Liquid biopsies offer minimally invasive diagnosis and monitoring of cancer disease. This biosource is often analyzed using sequencing, which generates highly complex data that can be used using machine learning tools. Nevertheless, validating the clinical applications of such methods is challenging. It requires: (a) using data from many patients; (b) verifying potential bias concerning sample collection; and (c) adding interpretability to the model. In this work, we have used RNA sequencing data of tumor-educated platelets (TEPs) and performed a binary classification (cancer vs. no-cancer). First, we compiled a large-scale dataset with more than a thousand donors. Further, we used different convolutional neural networks (CNNs) and boosting methods to evaluate the classifier performance. We have obtained an impressive result of 0.96 area under the curve. We then identified different clusters of splice variants using expert knowledge from the Kyoto Encyclopedia of Genes and Genomes (KEGG). Employing boosting algorithms, we identified the features with the highest predictive power. Finally, we tested the robustness of the models using test data from novel hospitals. Notably, we did not observe any decrease in model performance. Our work proves the great potential of using TEP data for cancer patient classification and opens the avenue for profound cancer diagnostics.

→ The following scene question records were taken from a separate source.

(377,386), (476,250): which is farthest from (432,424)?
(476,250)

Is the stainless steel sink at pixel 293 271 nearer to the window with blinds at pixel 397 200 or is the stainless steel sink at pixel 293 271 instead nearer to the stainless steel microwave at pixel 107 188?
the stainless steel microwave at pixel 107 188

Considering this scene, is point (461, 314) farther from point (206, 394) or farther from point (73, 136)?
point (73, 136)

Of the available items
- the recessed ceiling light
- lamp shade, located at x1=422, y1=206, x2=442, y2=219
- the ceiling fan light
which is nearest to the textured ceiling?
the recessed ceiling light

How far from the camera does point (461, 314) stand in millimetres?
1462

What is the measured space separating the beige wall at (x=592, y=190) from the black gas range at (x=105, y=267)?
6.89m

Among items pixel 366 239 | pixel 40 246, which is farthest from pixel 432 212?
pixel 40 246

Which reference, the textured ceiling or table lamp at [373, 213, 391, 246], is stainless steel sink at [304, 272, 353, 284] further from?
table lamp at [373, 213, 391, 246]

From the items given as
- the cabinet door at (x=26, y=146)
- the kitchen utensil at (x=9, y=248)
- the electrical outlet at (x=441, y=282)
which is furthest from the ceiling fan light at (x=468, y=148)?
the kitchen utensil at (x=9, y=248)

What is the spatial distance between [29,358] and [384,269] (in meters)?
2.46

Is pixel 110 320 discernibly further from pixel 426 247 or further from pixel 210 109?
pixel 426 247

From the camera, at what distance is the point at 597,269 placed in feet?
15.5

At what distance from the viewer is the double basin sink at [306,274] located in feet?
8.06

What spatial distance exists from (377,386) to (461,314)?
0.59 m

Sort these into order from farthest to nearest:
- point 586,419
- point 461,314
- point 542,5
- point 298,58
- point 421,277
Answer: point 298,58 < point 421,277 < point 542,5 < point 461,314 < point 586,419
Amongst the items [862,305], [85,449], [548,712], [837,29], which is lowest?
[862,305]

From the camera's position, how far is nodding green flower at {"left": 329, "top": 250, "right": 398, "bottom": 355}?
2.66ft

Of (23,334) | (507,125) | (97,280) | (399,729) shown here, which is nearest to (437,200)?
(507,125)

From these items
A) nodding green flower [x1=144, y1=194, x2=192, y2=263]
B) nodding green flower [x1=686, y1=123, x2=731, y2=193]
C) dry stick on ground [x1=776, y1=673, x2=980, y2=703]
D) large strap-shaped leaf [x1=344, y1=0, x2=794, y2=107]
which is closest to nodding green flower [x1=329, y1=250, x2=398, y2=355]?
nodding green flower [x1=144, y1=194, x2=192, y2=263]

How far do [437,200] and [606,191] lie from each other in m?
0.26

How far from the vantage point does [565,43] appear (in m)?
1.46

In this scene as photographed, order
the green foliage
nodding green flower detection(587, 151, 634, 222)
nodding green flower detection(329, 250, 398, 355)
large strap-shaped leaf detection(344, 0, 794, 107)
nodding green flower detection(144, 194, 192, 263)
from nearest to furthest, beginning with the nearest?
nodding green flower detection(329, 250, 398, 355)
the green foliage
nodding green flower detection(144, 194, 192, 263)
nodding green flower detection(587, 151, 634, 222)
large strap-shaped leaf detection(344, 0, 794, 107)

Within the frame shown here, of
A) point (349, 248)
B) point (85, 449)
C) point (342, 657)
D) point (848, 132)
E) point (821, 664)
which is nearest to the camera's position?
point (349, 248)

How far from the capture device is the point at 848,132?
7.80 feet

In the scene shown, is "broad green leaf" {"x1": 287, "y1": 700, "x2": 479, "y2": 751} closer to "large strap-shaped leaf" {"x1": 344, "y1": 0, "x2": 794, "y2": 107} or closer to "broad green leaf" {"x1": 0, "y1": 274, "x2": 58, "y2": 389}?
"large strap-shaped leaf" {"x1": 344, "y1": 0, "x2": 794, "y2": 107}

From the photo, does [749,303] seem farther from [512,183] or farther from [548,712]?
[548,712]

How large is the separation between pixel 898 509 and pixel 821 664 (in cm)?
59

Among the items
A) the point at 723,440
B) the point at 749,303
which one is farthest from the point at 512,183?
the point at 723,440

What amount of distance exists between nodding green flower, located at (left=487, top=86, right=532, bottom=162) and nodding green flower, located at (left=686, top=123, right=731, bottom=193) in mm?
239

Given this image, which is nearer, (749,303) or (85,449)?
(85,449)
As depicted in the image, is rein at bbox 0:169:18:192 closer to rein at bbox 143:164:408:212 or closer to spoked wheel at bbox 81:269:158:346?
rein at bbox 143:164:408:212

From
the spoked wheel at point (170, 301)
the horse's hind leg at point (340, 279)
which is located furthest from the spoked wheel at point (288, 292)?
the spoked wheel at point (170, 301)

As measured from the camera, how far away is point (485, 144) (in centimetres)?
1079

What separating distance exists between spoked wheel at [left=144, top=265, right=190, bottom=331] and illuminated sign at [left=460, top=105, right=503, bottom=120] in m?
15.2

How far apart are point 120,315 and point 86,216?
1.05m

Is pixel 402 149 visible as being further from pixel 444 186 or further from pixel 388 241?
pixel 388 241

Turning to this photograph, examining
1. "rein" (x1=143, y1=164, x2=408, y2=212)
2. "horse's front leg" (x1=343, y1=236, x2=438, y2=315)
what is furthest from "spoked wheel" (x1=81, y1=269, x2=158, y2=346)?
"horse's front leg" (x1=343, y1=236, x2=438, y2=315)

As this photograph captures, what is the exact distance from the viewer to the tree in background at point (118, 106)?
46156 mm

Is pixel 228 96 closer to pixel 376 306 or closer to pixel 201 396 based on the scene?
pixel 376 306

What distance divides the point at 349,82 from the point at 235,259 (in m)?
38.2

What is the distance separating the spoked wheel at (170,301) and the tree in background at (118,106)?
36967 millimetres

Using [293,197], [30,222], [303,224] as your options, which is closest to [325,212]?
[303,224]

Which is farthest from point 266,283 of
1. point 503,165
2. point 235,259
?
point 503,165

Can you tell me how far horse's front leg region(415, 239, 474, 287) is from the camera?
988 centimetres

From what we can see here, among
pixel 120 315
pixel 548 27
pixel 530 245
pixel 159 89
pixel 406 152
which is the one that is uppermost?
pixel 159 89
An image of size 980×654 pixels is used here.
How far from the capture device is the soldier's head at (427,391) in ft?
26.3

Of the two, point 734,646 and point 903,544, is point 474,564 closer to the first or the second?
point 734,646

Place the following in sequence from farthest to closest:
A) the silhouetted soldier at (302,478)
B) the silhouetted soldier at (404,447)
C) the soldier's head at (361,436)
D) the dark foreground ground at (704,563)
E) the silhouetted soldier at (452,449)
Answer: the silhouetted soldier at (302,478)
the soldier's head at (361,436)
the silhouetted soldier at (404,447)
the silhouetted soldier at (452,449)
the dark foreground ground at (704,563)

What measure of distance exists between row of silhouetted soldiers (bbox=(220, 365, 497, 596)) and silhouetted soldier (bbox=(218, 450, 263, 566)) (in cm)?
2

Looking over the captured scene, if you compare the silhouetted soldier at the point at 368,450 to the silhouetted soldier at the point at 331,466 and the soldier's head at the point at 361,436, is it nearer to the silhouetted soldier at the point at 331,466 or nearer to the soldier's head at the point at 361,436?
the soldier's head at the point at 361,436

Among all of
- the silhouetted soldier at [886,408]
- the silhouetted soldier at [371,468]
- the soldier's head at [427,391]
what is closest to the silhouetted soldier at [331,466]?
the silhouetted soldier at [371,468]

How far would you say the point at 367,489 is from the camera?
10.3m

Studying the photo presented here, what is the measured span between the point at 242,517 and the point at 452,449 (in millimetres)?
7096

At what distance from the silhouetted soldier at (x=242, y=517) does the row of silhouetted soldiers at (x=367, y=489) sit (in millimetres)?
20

液体活检为癌症疾病提供了微创诊断和监测手段。这种生物样本来源通常通过测序进行分析,测序会生成高度复杂的数据,可使用机器学习工具来处理这些数据。然而,验证此类方法的临床应用具有挑战性。这需要:(a)使用来自众多患者的数据;(b)验证样本采集方面的潜在偏差;以及(c)增强模型的可解释性。在这项工作中,我们使用了肿瘤衍生血小板(TEP)的RNA测序数据,并进行了二元分类(癌症与非癌症)。首先,我们汇编了一个包含一千多名捐赠者的大规模数据集。此外,我们使用了不同的卷积神经网络(CNN)和增强方法来评估分类器性能。我们获得了曲线下面积为0.96的令人印象深刻的结果。然后,我们利用来自京都基因与基因组百科全书(KEGG)的专业知识识别了不同的剪接变体簇。通过使用增强算法,我们确定了具有最高预测能力的特征。最后,我们使用来自新医院的测试数据测试了模型的稳健性。值得注意的是,我们没有观察到模型性能有任何下降。我们的工作证明了使用TEP数据进行癌症患者分类的巨大潜力,并为深入的癌症诊断开辟了道路。